Alamos Gold (TSX: AGI) has announced that it has entered into an agreement to acquire a 3% net smelter return (NSR) royalty on production from four claims at its Island Gold mine in Ontario for $75 million, reducing its company-wide cost guidance for this year by US$13 per ounce.
The royalty, acquired from a private company, covered 71% of the current project reserves and a further 1.1 million oz. of inferred resources.
At the site level, Alamos expects all-in sustaining costs (AISCs) to decrease by US$40 per oz., to US$740 to US$780 per ounce.
As a result of this transaction, the effective NSR on Island Gold reserves will decrease to 2.2%, down from 4.4%, previously.

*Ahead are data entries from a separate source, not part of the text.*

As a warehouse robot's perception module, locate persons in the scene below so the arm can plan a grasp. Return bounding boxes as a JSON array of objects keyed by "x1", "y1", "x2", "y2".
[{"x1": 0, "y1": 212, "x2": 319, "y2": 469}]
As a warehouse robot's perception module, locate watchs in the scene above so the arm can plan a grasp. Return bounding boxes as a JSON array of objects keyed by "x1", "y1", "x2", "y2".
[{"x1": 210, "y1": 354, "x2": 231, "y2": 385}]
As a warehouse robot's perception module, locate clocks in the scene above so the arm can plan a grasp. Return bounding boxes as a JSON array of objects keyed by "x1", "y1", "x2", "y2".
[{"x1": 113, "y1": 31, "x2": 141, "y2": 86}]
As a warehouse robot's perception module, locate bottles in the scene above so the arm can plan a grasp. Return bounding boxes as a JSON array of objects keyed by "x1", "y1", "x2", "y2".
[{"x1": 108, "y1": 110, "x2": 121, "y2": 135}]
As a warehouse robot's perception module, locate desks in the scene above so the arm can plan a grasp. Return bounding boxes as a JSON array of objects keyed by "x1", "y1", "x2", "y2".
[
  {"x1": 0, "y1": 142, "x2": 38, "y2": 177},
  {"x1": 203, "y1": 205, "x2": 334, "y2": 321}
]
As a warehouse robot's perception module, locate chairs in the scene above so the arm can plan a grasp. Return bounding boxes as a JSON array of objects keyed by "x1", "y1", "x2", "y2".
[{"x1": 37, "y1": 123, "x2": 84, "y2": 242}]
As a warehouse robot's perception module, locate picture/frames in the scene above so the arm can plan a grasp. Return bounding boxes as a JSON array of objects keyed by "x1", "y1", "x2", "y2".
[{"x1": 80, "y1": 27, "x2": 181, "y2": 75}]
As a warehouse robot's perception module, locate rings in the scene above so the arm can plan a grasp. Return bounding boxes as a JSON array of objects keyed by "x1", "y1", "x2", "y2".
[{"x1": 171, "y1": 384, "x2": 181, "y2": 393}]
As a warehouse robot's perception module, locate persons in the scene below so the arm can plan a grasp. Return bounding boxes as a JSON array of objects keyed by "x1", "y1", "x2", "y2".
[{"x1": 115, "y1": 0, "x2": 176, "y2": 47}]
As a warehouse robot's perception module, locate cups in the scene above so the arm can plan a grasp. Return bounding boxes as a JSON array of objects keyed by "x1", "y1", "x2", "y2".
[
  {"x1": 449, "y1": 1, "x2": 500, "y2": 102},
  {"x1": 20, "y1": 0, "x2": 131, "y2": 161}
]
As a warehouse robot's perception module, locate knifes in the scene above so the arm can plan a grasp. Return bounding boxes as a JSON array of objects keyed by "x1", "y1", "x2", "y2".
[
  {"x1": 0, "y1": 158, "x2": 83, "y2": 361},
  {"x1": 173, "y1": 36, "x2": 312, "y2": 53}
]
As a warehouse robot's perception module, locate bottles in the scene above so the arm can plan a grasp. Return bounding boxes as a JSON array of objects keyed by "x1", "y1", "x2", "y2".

“The acquisition of the royalty further reduces costs at what is already a low-cost operation while also increasing our exposure to the tremendous exploration upside,” John McCluskey, the company’s president and CEO, said in a press release. “Since we acquired Island Gold in 2017, the mineral reserve and resource base has doubled, with the deposit approaching 4 million oz. across all categories. With the deposit open laterally and down-plunge across several areas of focus, we see excellent potential for this growth to continue at a greatly reduced royalty on future production.”
In January, the company released exploration results from Island Gold, with high-grade intercepts outside the resource limits.
This year, the asset is expected to contribute 130,000 oz. to 145,000 oz., out of a total of 425,000 oz. to 465,000 oz. on a company-wide basis.